Seçimler ve Partiler
Seçim sonrası partilerin açıklamalarına, liderlerinin tavrına bakılırsa hepsinin seçimi kazandığını düşünebilirsiniz. İktidar partisi 13 yıl önce tek başına Meclis’te mutlak bir çoğunluğa sahip olduğu oy oranının çok üstünde bir sonuç aldığı, dördüncü genel seçimden de en yakın rakibi olan ana muhalefete, üçüncü sıradaki partinin ulaştığı toplam oran düzeyinde fark attığı ve seçimden açık ara önde olduğu için böyle düşünebilir.
"Ana Muhalefet Partisi’nin kendisini nasıl başarılı gördüğünü anlamak ise kolay değildir. Bir parti ana muhalefet olarak girdiği dördüncü seçimden de oy kaybederek çıkıyorsa üstelik lideri daha önce aldığı oy oranının altında kalırsa istifa edeceğini açıklamış ise (notere gitmiş miydi ?) bu durum nasıl kabullenilmektedir"!
Üçüncü sırdaki parti MHP bir önceki seçime göre oylarını yaklaşık %3 civarında artırdığı için başarılı görülebilir, fakat onun da aldığı oy oranının 1999 Seçimleri’nde aldığı % 18'in dahi altında kaldığını hatırlamak gerekir.
Neyin siyaseti?
Dördüncü sıradaki parti, ülkenin doğusunda sandık hâkimiyetini ele geçirip, tam saha baskı-şiddet uygulamalarıyla, bazı şehirlerde "açık oy gizli sayım" türünden anti demokratik, insanların siyasi özgürlüklerini gasp eden, seçme haklarını engelleyen bir ortamda bu neticeye giderken, ülkenin batısında geniş bir mutabakat yapmayı,' etnik siyasetten' 'ülkesel siyasete' dönük bir algı yaratarak bu neticeye ulaştığını görmek gerekir.
Her parti kendi durumunu haklılaştıracak, kendi konumunu açıklayacak bir söyleme sahip olabilir, bizim ortaya koymamız gereken ise, partilerin nerede durduğu ve toplumla kurdukları ilişki biçimleridir. Siyaset sürecinde belli bir yeri olan, bir ideolojiye, bir siyasal anlayışa dayanan bunu toplumsallaştıran partilerin davranışlarını belirleyen çeşitli faktörler söz konusudur.

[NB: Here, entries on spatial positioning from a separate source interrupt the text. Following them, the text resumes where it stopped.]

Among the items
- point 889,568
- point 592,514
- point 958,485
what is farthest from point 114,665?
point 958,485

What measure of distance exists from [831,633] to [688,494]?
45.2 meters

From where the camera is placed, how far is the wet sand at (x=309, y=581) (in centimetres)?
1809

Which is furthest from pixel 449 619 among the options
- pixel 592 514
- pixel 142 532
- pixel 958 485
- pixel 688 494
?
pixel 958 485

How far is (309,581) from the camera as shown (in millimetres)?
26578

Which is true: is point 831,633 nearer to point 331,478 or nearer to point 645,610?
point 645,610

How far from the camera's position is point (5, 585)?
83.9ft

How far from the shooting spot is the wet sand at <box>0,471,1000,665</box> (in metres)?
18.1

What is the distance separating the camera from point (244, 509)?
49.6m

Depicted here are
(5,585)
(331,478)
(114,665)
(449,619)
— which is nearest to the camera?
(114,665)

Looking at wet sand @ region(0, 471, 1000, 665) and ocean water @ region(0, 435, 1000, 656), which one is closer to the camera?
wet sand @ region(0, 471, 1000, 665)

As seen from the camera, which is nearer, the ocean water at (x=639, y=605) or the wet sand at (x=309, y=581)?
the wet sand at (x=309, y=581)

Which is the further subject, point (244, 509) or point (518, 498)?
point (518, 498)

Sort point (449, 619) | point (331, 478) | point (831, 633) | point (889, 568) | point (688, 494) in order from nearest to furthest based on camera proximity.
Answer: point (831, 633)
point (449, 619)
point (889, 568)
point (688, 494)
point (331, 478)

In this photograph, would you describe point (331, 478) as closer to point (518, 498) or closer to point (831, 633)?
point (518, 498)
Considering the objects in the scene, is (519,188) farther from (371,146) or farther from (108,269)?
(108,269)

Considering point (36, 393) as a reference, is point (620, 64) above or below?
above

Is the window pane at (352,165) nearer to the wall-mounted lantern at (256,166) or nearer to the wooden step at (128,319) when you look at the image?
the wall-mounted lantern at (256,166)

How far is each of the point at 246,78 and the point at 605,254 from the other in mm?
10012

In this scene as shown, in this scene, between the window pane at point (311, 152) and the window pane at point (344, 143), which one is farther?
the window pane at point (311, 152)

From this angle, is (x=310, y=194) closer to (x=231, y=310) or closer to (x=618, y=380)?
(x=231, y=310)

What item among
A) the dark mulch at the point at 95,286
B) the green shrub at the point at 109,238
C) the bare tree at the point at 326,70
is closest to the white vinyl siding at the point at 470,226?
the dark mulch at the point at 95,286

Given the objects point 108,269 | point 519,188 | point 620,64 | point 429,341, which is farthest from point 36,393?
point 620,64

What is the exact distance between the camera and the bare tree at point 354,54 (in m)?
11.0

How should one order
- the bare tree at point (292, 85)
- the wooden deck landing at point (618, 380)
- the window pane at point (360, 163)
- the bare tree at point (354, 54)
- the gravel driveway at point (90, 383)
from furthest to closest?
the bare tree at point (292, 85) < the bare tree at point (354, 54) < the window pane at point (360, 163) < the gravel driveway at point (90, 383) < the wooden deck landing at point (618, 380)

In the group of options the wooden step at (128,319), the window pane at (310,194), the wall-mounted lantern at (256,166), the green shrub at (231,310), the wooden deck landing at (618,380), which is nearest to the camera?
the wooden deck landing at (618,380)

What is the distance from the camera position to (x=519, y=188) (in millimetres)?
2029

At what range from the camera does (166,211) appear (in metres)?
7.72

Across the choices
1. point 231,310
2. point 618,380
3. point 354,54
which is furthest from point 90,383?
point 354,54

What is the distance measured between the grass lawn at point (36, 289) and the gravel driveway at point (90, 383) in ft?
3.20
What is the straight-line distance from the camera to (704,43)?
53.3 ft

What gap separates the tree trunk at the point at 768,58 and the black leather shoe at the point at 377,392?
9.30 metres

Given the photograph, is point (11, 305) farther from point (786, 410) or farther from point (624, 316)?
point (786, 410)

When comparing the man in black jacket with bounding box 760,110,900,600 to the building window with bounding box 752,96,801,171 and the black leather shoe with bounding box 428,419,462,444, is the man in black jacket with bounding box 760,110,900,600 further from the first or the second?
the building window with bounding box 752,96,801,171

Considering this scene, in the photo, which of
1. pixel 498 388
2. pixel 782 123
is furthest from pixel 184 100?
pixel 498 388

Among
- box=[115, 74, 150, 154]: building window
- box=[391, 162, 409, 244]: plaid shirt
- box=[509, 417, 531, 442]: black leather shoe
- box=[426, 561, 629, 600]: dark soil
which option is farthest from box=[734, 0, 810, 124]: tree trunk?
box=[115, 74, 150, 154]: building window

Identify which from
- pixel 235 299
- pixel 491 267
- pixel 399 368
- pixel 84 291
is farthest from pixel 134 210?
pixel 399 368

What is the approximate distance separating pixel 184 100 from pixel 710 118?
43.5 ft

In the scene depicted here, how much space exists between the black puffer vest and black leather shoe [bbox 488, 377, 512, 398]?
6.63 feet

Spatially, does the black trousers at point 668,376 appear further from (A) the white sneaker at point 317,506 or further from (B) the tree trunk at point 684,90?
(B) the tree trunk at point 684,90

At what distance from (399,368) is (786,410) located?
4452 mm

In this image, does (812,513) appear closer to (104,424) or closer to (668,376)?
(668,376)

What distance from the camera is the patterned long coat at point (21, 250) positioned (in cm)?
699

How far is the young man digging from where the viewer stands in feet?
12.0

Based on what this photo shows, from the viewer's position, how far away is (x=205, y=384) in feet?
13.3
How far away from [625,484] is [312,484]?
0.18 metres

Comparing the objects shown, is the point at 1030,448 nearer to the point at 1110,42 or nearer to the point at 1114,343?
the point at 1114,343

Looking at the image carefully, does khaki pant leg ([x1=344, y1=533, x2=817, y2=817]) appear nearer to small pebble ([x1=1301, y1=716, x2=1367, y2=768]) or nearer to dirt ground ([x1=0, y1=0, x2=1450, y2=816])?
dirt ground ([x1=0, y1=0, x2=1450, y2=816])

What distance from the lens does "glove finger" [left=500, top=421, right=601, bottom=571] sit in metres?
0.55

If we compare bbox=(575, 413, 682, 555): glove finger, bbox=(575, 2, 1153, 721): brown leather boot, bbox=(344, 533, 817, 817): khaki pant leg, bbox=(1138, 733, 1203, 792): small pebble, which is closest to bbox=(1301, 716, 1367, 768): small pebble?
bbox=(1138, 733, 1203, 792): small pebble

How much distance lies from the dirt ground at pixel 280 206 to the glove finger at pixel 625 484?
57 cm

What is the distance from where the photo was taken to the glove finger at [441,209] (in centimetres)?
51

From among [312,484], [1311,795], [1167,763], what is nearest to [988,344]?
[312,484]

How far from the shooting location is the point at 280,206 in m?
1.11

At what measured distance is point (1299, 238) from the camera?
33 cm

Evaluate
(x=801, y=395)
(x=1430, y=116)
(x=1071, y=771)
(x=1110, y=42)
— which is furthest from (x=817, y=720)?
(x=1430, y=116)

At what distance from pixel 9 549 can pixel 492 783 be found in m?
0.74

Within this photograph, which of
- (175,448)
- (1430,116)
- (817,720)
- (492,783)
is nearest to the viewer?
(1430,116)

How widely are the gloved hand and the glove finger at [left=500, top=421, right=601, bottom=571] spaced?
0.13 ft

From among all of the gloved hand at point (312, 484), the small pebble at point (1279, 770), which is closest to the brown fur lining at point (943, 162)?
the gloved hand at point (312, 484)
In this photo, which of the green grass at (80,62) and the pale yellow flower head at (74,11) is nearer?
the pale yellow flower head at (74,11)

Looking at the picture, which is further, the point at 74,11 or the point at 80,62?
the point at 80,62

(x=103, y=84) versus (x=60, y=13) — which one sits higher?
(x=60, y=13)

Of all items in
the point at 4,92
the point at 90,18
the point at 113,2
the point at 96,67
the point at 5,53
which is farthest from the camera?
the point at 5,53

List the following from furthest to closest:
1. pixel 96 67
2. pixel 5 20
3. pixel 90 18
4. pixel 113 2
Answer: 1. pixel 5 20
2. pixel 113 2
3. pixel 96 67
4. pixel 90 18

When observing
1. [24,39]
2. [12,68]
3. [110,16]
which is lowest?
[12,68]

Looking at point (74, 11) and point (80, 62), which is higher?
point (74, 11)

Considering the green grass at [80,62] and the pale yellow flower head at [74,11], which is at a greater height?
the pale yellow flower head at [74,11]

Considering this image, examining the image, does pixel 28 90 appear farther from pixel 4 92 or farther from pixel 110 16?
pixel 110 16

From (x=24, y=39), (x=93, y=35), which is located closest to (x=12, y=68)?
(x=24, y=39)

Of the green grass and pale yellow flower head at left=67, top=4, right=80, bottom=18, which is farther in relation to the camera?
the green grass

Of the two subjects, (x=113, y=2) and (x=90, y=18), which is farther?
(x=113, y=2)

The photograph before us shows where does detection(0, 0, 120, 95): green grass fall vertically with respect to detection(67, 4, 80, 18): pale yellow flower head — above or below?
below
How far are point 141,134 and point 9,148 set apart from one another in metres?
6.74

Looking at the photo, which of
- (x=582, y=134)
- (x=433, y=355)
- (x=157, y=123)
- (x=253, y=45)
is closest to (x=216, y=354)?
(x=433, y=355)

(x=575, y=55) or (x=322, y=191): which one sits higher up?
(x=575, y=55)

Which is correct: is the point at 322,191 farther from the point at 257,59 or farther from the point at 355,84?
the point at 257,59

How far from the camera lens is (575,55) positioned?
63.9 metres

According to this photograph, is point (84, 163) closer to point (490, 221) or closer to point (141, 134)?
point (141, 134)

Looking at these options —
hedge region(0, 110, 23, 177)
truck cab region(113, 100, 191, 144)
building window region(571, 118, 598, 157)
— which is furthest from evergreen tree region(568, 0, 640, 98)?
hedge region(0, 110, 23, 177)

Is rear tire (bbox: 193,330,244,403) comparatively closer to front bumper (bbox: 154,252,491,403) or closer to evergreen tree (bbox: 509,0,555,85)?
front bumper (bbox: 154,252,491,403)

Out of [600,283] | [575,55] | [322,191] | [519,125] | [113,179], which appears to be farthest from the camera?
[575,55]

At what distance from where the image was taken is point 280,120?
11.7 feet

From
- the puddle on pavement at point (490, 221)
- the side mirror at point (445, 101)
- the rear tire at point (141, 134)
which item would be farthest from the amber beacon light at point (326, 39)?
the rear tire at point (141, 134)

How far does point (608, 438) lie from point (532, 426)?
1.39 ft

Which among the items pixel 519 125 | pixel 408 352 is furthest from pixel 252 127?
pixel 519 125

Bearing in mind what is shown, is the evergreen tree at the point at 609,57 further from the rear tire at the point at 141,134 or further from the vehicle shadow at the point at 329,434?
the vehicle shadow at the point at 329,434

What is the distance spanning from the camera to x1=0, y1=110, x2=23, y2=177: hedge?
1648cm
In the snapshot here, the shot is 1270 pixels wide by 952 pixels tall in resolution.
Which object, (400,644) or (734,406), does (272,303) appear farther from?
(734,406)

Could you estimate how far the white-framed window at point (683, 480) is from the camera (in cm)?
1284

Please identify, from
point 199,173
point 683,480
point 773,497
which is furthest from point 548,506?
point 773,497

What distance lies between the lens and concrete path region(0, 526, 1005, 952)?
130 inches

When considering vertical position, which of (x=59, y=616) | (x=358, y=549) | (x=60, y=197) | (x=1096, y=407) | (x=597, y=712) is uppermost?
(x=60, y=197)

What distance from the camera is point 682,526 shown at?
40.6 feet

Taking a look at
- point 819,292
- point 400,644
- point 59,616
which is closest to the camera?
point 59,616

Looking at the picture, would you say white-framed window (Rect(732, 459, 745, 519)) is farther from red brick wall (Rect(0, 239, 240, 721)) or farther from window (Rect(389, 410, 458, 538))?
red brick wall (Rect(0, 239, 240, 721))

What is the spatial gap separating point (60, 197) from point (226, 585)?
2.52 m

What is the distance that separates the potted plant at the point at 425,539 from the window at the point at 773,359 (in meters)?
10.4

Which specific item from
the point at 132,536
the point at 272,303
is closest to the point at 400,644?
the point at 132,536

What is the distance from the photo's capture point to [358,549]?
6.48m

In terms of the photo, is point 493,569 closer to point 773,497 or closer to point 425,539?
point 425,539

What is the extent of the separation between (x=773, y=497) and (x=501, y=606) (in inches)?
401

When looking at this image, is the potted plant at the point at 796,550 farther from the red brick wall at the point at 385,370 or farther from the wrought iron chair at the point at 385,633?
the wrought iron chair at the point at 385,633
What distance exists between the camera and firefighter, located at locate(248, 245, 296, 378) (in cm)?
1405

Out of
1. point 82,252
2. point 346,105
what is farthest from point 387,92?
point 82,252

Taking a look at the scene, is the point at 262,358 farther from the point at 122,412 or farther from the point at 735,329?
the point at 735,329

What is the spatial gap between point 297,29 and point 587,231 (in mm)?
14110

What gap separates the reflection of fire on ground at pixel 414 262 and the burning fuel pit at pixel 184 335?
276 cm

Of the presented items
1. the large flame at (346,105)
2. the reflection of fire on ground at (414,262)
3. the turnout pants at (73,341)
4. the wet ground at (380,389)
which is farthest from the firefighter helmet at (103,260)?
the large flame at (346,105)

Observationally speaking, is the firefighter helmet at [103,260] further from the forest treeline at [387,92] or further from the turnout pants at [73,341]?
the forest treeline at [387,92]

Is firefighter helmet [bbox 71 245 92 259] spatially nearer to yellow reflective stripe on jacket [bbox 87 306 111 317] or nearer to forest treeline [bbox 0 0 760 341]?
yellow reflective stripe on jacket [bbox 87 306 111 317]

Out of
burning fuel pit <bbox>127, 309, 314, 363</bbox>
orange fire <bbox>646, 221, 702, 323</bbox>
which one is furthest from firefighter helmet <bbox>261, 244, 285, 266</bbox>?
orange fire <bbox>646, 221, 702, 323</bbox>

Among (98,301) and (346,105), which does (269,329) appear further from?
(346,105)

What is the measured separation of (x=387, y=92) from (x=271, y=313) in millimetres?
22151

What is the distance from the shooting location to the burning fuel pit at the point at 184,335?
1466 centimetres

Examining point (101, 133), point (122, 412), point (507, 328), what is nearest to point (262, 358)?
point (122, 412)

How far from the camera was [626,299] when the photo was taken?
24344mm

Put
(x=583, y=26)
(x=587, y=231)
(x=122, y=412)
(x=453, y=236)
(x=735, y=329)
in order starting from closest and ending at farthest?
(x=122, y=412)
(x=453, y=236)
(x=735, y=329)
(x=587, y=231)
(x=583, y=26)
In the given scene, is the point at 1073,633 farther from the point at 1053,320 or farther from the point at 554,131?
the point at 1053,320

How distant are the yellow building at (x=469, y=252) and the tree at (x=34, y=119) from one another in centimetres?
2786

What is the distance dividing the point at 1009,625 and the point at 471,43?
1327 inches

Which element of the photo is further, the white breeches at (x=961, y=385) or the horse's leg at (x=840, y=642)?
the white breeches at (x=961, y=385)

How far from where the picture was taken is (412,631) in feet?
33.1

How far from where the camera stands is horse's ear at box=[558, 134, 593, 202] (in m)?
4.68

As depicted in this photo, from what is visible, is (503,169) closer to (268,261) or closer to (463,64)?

Bunlardan birincisi, partilerin devlet ve toplum ilişkilerine bakışıdır. Partilerin demokratik bir anlayışta olmaları, devletle kendi dünya görüşleri arasındaki ilişkide gizlidir. Türkiye siyasal geleneğinde sorunun düğüm noktalarından biri burasıdır. 'Devletin, ele geçirilecek bir kurum olarak görülmesi' diyebileceğimiz bu anti-demokratik anlayış, kökleri erken cumhuriyet dönemine uzanan, o zaman devleti ele geçirdiğini ve bunun başka düşüncelere ve gruplara kapalı olmasını savunan siyaset tarzının neticesidir. Bugün 'devleti ele geçirilecek bir kurum' olarak gören, farklı siyasi anlayışlarda da rastlanabilecek bu tutuma, son yıllarda en fazla demokratikleşme reformlarına karşı çıkanlarda rastlanması tesadüf değildir.
Kimin devleti?
“Bir anlamda devleti ele geçirmiş, ideolojik-politik olarak devletle özdeşleşmiş siyasal zihniyetin demokratikleşmeyi engellemeye çabalaması, anlaşılabilir bir davranıştır. Bugün AK Parti’nin katıldığı dördüncü genel seçimden de birinci çıkması,' toplumsal merkezi, siyasal merkeze' hâkim kılacak, değişim programının uygulayıcı olmasının eseridir. Muhalefetin nerede durduğu açıktır ve seçmen buna cevap vermiştir."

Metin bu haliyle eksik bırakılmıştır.